Barbiturates were used more often for CA than for endoscopy possibly because of the familiarity with their use during defibrillation among cardiologists [23]. Contrarily, barbiturates use among gastroenterologists are perhaps unlikely in daily practice. TIA and TIO have similar profiles, but the order of the use for CA reversed in 2015, which is difficult to explain with the available data.
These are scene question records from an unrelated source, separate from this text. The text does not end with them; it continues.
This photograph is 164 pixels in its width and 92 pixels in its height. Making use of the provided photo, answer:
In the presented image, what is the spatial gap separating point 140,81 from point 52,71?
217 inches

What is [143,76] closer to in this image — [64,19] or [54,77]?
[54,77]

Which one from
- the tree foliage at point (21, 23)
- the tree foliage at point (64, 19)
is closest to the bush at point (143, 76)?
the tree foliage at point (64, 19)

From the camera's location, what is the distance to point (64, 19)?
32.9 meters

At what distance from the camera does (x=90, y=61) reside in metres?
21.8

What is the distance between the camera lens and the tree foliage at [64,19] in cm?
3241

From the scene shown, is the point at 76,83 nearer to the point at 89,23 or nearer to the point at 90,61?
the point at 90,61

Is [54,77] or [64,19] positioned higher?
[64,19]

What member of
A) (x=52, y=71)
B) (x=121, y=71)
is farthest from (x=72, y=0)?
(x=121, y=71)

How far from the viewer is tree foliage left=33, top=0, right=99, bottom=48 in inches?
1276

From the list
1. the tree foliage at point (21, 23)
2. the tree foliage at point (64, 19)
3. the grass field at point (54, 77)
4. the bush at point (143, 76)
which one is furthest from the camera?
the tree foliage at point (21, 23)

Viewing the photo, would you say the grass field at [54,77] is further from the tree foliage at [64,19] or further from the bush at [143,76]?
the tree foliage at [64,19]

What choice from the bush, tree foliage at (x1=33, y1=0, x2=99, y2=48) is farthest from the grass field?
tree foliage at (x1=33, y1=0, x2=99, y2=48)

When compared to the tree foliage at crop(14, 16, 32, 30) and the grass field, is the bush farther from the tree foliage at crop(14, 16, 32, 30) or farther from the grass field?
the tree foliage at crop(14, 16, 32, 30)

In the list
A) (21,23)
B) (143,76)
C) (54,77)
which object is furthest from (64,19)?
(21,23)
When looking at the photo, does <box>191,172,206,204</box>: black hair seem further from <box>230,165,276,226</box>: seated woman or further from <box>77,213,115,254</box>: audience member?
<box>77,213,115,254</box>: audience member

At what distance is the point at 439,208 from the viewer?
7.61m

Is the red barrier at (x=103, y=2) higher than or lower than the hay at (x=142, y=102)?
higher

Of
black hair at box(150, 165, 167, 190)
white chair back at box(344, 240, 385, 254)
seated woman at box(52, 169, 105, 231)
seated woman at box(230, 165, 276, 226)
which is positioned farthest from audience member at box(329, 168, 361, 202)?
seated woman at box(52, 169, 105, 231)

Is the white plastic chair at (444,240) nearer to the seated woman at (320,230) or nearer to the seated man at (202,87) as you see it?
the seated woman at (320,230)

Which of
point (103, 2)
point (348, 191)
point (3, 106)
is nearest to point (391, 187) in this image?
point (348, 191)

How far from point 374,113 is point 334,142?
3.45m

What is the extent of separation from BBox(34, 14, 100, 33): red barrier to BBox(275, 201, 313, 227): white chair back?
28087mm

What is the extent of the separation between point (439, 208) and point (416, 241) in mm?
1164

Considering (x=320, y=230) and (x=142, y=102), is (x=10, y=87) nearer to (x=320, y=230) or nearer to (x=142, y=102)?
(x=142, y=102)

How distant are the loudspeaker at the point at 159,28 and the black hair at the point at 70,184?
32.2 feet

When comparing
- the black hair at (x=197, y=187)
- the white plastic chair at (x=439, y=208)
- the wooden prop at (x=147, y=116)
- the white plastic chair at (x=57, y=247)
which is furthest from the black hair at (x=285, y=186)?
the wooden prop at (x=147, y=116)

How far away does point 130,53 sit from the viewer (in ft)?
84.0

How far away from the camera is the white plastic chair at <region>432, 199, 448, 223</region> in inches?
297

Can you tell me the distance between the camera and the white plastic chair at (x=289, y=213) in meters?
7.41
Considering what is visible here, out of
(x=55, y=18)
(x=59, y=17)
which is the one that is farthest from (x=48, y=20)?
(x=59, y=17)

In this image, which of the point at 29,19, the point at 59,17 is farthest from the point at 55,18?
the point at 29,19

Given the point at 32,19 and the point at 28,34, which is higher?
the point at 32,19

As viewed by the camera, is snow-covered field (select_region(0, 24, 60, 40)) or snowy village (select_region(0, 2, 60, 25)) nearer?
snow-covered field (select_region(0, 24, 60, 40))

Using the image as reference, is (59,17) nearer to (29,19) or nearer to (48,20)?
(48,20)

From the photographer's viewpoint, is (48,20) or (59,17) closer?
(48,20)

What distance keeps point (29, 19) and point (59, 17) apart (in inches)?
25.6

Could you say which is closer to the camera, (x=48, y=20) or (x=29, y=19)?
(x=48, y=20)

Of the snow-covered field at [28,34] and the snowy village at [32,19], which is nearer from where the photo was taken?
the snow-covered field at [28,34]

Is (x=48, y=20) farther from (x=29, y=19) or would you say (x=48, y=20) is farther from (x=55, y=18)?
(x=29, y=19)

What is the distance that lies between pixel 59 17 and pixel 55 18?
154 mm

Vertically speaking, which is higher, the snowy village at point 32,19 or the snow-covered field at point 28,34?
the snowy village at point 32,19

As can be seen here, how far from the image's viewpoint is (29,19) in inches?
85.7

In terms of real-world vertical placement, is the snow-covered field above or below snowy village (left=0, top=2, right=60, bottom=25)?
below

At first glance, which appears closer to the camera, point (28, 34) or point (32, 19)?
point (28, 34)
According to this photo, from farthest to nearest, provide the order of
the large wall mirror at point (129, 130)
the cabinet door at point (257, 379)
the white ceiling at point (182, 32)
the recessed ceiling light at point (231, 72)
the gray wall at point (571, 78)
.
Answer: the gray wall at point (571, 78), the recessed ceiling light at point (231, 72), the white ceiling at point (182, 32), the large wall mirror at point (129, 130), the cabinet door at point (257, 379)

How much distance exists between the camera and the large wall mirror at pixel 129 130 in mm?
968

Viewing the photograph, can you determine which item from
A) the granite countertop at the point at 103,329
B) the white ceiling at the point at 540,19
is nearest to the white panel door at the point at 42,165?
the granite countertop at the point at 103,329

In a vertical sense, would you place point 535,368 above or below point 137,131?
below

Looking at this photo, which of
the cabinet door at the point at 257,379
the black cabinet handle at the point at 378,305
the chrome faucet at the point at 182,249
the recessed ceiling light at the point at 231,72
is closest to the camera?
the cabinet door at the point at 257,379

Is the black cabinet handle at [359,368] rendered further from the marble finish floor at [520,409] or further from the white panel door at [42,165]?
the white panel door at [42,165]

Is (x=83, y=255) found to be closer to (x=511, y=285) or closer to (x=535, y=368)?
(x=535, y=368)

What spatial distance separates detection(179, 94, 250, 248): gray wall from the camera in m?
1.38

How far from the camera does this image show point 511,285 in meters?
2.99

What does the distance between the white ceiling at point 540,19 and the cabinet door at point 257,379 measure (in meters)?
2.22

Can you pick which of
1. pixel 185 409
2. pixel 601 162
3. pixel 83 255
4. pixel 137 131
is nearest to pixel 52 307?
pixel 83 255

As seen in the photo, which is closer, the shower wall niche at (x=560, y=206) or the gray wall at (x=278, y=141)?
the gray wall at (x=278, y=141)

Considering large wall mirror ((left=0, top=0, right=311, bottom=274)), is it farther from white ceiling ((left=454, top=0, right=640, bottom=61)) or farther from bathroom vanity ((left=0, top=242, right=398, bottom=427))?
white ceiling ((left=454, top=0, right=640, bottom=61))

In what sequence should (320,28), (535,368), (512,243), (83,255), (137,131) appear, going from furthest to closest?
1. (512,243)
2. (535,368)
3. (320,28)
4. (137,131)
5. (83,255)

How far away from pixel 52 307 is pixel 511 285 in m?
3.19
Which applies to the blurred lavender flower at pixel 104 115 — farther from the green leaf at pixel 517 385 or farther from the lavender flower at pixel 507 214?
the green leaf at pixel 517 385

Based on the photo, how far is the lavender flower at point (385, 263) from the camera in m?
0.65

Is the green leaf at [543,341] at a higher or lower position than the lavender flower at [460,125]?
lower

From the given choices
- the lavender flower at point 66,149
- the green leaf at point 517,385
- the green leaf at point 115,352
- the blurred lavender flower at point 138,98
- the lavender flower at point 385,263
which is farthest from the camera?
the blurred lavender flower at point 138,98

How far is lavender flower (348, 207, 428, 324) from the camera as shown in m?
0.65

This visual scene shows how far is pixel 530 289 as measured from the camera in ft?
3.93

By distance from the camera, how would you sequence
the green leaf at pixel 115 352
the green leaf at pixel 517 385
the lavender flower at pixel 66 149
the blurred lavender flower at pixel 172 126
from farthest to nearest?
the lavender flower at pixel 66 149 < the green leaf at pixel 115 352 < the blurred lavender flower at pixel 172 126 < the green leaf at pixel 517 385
Without information on adverse events available in the database, we operationally defined the complications using records of treatments generally administered to counteract these symptoms. Thus, treatments administered only for preventative purposes may have partially been included as complications. Irrespective of this compromise, the pattern of complications did not deviate largely from the safety profile of the sedatives that were commonly used for each procedure. For example, DEX induces sedation by sympatholytic effects through stimulation of α2A-adrenoceptors in the locus ceruleus, resulting in a minimized risk for respiratory depression to a greater extent than other sedatives, including PF [21], MDZ [21, 24], and TIA [25]. By increasing parasympathetic activity, however, DEX induces bradycardia. The frequent utilization of DEX for CA may partly explain the high bradycardia incidence and rare respiratory depression incidence during CA. In contrast, respiratory depression occurred more frequently during EE and ES than during CA possibly because of the predominant MDZ utilization, which increases the risk for respiratory depression [1]. Regardless of the sedative used, the inherent risk of fatal cardiopulmonary depression necessitates close monitoring during sedation [4]. For optimal sedation, understanding each sedative’s profile and selecting and/or combining the sedatives and analgesics is vital according to the characteristics of the procedures and patients’ conditions.

There are some limitations to this study. First, the results are subject to selection bias as the Medical Data Vision database was derived from the hospital-based claims data obtained only from acute-care hospitals. Therefore, the study population might not represent the general population prescribed with sedation. Second, the database may not cover all of the relevant information (e.g., doses/dosages, monitoring). Nonetheless, with the large sample obtained, this study may depict the overall trend of procedural sedation in Japan. Third, the absence of relevant data may make it difficult to confirm the purpose of the sedative prescription (e.g., as sedative or analgesic), even though we minimized the possibility of using some of the sedatives as an anesthetic by excluding patients who underwent general anesthesia. Lastly, the definitions adopted may not precisely represent the actual utilization or complications. Especially, we operationally defined complications by the records of prescriptions of drugs and medical devices that are commonly administered to counter complications, which may underestimate or overestimate the occurrence of complications. Our definition, however, may allow us to evaluate the occurrence of complications that require medical treatment.

5 Conclusion

We investigated the trends of sedative utilization and complications in clinical practice using a large, “real-world” database. DEX has become more widely used for CA after the approval of the additional indication (procedural sedation). The sedation trend did not change in endoscopic procedures, as the dominant use of benzodiazepines persisted. The trend of complications did not change after 2013.